Dennis sat slouched on his couch that Sunday afternoon. He needed something—anything—to kill time. The breakup with his girlfriend was still fresh, and the silence in his apartment only amplified the ache.

He reached for the newspaper lying on the coffee table, flipping quickly to the entertainment section in search of a distraction. A bold headline caught his eye: '[Harry Potter and the Half-Blood Prince] set to cast its spell next week.' Tempting, but Dennis didn't feel like stepping out, not even for magic.
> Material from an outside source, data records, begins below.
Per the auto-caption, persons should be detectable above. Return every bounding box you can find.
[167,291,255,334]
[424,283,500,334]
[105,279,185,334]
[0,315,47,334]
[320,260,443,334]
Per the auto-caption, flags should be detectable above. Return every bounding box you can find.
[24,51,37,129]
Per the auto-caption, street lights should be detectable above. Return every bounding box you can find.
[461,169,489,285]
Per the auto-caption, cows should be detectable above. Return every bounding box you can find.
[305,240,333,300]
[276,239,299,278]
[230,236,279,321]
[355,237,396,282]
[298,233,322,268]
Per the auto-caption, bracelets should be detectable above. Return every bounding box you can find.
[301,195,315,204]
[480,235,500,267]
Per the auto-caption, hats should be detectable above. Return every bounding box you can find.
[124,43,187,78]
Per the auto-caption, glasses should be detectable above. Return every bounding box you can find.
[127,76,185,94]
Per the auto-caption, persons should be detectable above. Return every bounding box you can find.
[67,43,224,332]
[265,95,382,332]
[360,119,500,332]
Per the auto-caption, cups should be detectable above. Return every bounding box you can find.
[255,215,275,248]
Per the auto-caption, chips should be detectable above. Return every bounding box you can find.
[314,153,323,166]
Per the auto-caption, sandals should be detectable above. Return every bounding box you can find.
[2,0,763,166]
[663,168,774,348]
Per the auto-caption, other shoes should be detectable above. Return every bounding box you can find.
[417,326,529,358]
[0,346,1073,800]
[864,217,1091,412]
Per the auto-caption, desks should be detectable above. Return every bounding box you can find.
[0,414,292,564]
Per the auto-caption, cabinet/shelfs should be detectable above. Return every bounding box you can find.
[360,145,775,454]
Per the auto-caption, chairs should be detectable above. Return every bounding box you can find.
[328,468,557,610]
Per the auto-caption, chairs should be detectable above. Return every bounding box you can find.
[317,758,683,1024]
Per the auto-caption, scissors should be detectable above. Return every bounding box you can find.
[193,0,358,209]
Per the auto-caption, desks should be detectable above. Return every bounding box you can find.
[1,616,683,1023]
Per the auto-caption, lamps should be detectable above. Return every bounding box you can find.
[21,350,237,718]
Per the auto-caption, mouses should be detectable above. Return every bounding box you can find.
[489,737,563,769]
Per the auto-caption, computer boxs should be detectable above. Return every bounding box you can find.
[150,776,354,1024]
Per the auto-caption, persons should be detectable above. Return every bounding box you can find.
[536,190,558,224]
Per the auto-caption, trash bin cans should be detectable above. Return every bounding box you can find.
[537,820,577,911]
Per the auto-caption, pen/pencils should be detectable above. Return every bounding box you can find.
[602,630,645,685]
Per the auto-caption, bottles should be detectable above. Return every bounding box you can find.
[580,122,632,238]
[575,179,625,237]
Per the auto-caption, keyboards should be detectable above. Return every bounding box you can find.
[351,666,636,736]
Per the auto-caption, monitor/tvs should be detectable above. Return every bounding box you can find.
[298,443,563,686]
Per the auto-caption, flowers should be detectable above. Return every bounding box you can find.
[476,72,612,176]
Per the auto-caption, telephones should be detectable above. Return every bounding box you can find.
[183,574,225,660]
He sighed. Why couldn't [Superbad] be out on DVD already? He would've gladly watched that hilarious mess of a film again. It always managed to lift his mood. Just as he was about to toss the paper aside and resign himself to a day of sulking, a headline caught his attention:

'What to expect from [The Night Of] finale tonight?'

His eyes skimmed the article.

The show that left everyone hooked from the very first episode is about to end. So many questions still unanswered—especially the big one: Who killed Melanie? Is Ben Coulter as innocent as he claims, or is there something darker lurking beneath the surface?

One thing's certain—the finale is poised to break records. The series debuted on HBO with a staggering 12 million viewers and has consistently held an audience of at least 10 million during its live U.S. telecasts. Last week's penultimate episode drew an all-time high of 13 million. Industry insiders expect the finale to top that.

Critics have hailed the show as the biggest mini-series of the year, praised for its gripping direction, razor-sharp writing, and unforgettable performances, led by none other than Troy Armitage.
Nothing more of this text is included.